What this task involves → Based on the entries below, how many lines contain the word "your"? Respond with only the number.

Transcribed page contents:
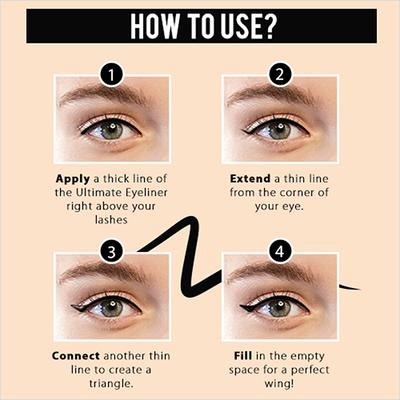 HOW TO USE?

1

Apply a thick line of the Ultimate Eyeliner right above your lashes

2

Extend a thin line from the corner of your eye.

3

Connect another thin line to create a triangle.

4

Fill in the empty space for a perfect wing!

==

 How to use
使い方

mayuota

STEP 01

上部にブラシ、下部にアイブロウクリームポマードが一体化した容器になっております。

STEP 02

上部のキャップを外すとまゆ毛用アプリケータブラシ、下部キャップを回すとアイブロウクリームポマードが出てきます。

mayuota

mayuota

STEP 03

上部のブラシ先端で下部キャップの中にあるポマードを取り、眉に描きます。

* * *

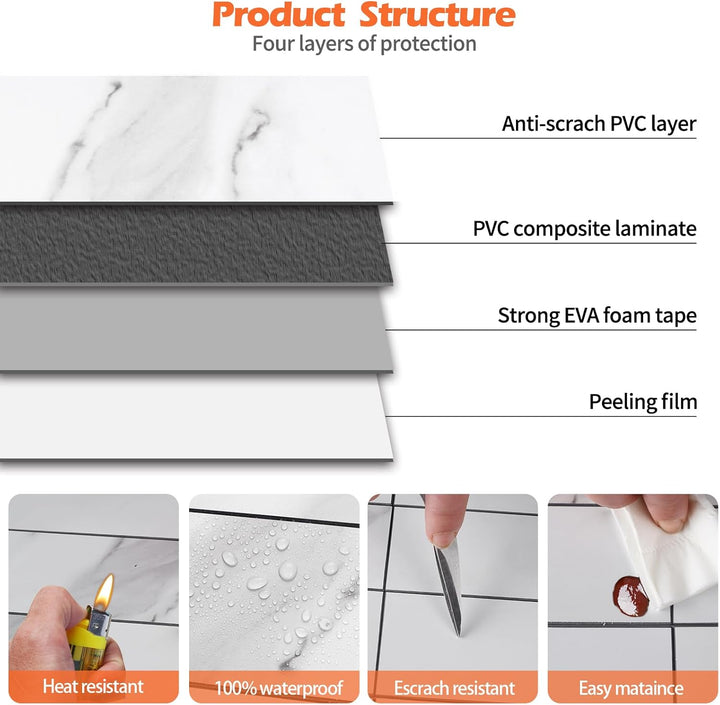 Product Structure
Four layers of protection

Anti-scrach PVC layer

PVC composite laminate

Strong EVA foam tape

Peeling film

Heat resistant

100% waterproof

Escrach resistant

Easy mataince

Result for this task → 2